There’s some sort of big football tournament coming up, apparently. It’s in Brazil, I hear, though there hasn’t been a lot about it in the public prints.
That may be something to do with the fact that the England team, although in the Maracana mix, can only choose from a squad of second-string shufflers because all the Premier League’s big shots will be appearing for their own nations, and consequently for once our chances are not being relentlessly inflated beyond all reasonable expectation.
That won’t stop the BBC sending hundreds of staff all the way to Rio and beyond to beam back every second of every game, and fill endless hours of screen time with punditry, piffle and witless shots of keepy-uppy on the beach and gauchos tucking into huge steaks.
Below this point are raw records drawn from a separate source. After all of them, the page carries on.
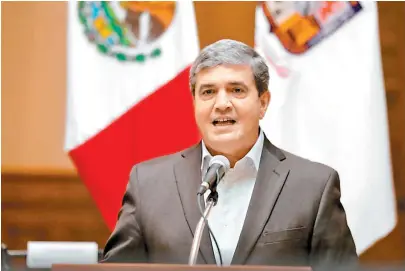  ?? LEONEL ROCHA ?? El secretario general de Gobierno de Nuevo León, Manuel González Flores.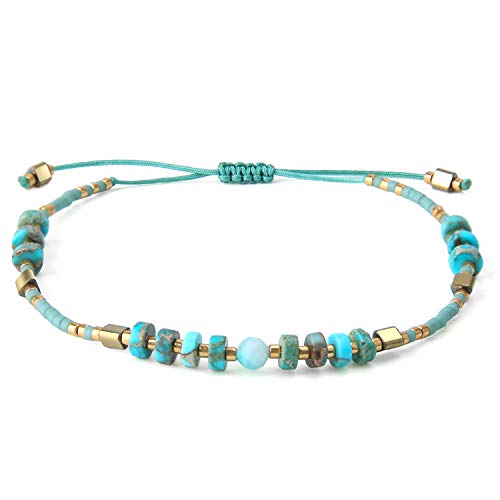 KELITCH Colorful Beads Strand Bracelet Handmade Bohemia Friendship Charm String Bangles Anklet Fashion Jewelry for Girls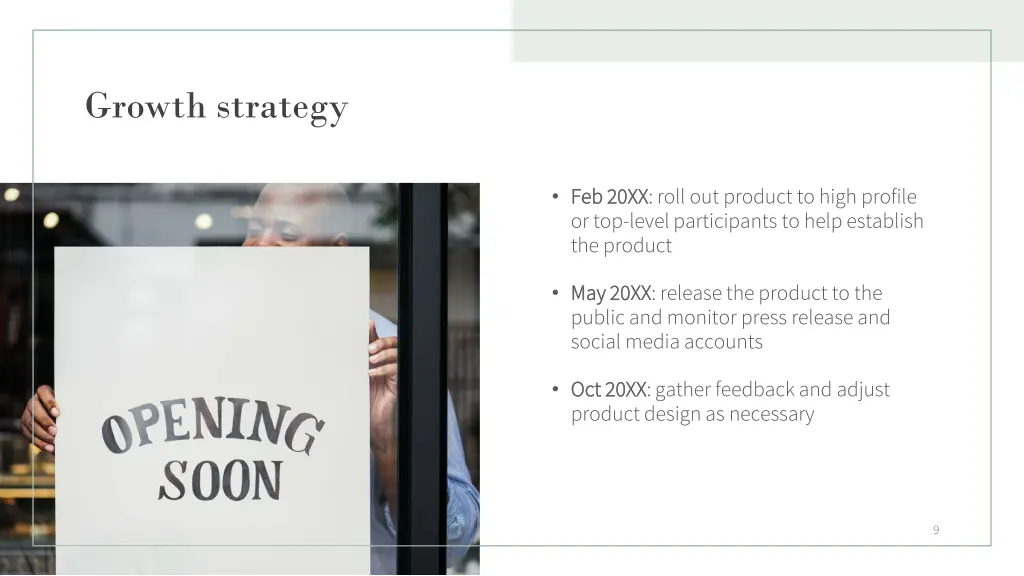 growth strategy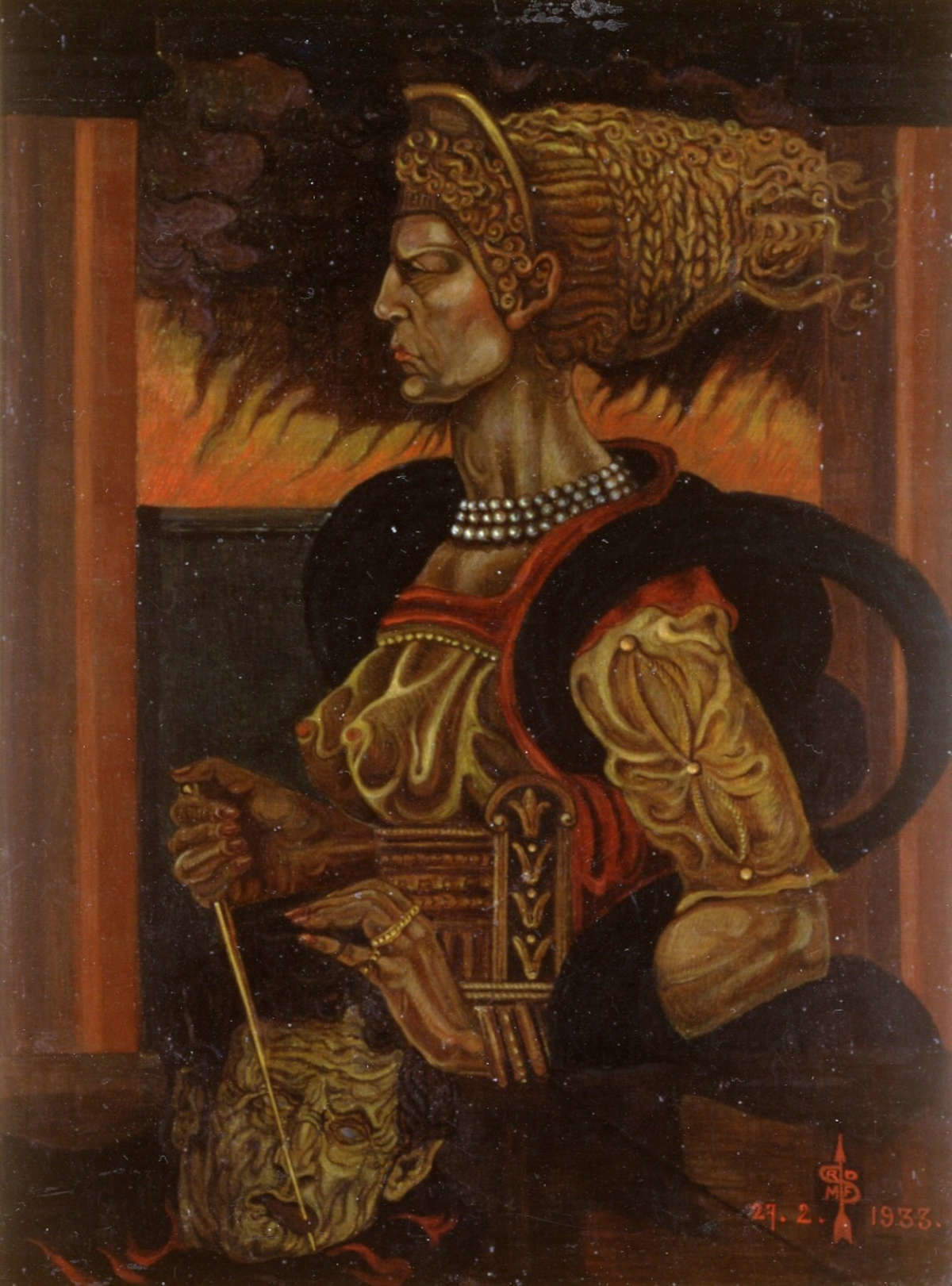 Raoul Dal Molin Ferenzona, Fulvia (1933; olio su tavola, 50 x 44 cm; Roma, Collezione privata)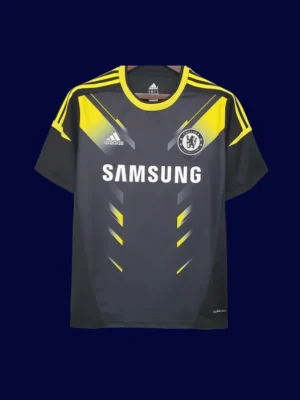 front view of Chelsea away black retro jersey (12/13) with classic fit.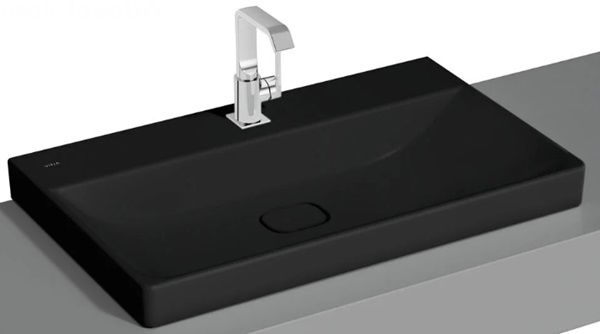 Vitra 7527B083-0937 Metropole Çanak Lavabo 80 cm M.Siyah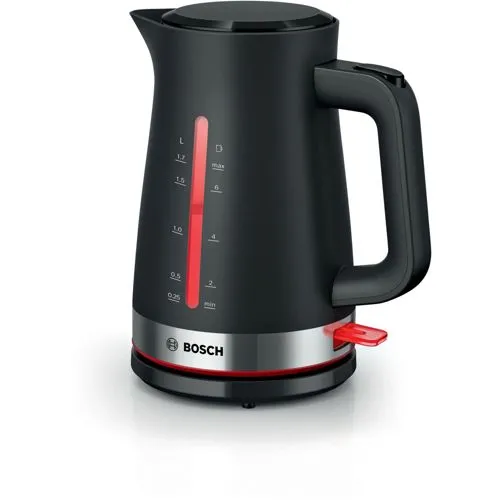 BOSCH TWK4M223 My Moment Wasserkocher, Schwarz - Wasserkocher mit 1,7 l Volumen, schnelles Erhitzen und elegantes Design für jeden Haushalt.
But I’m not getting tetchy about that – well, not yet.
And even though the general view is that England will do well to progress much beyond the group stages, that won’t stop fair weather fans flying red and white banners from their cars or their bedroom windows for the duration, but I’m not getting tetchy about that, either. The flags haven’t even started to sprout yet, so I can’t really get hot under the collar about something I haven’t even seen – I’ll leave that others.
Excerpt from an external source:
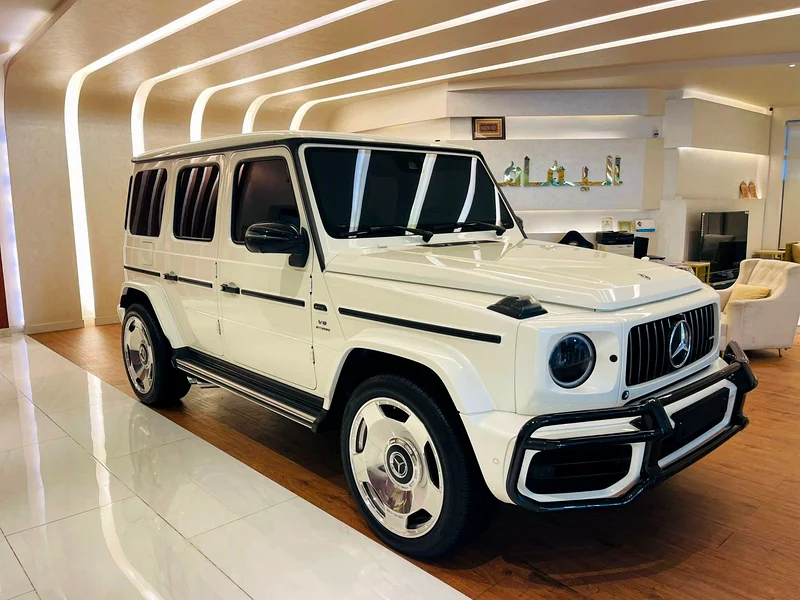 Mercedes G 63 AMG model 2020 night package original paint with full service history inside red63402413479810118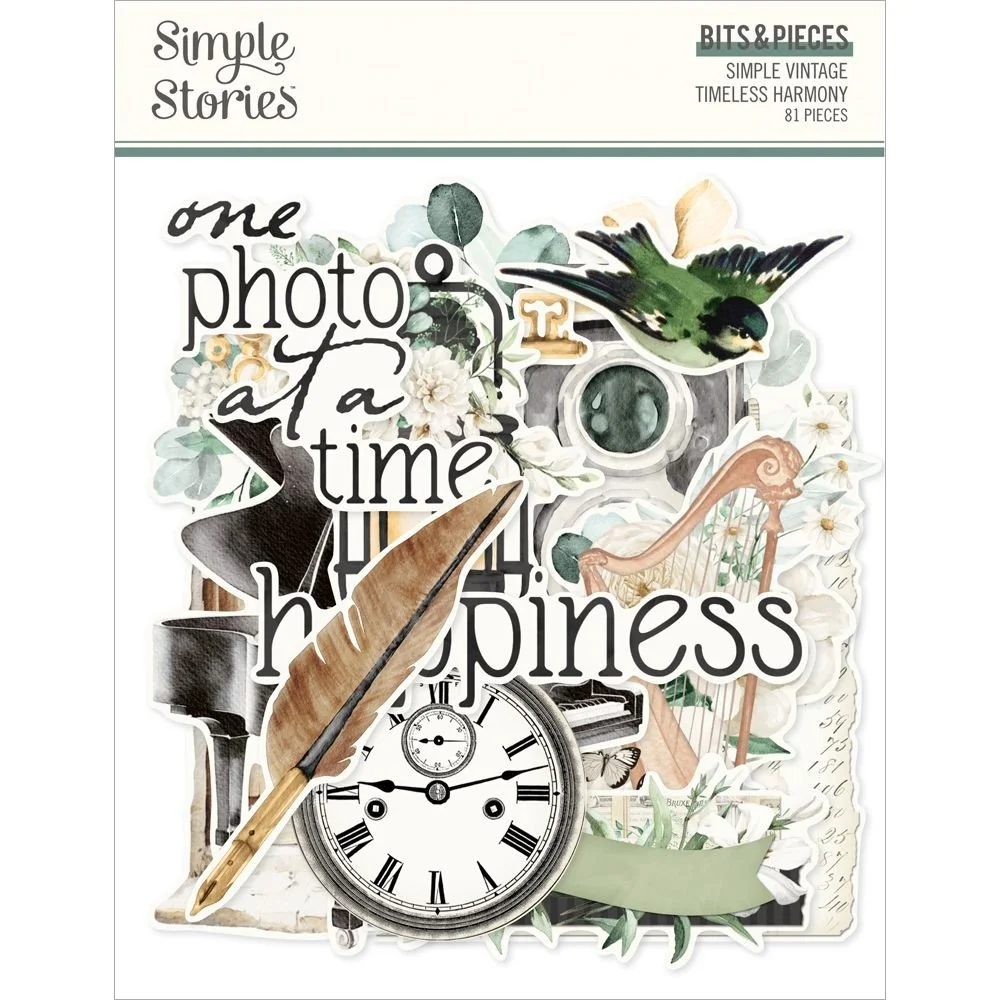 *Pre-Order* Simple Stories Simple Vintage Timeless Harmony Bits & Pieces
So what is the grit in my oyster this week, you may be asking?
It’s commonly accepted that the beautiful game is one of the many gifts that we have presented to the world.
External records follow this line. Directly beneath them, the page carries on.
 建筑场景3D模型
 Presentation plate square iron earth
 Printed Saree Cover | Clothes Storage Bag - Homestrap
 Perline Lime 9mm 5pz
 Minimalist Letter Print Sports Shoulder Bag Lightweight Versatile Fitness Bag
The way we play it may rarely have been beautiful, it may now be ruled by a bunch of blazers in Zurich, but we came up with the rules and we exported it all over the world.
And do you know what we called it? With admirable simplicity, the game that primarily involved the foot and the ball was dubbed football. All clear so far?
Now some may lean towards soccer, but they are just wrong. Soccer was only ever used to distinguish the game from rugby by the sort of inbred idiot who insists on claiming that a game that doesn’t involve a lot of kicking and isn’t even played with a proper ball could realistically be described as football. Let’s move on.
More worrying as we head towards the world’s biggest festival of football is the creeping use of a new way to describe the game – a jokey, blokey appellation that immediately marks out anyone who uses it as a Johnny come lately bandwagon jumper who claims allegiance to a Premier League side which plays at the other end of the country and which they’ve never seen play except on a big screen.
So please be on the alert as football fever begins to build.
We may not have much chance of winning, but we can only hold our heads up high if we all resolve to show an immediate red card to anyone, anywhere, who says ‘footy’.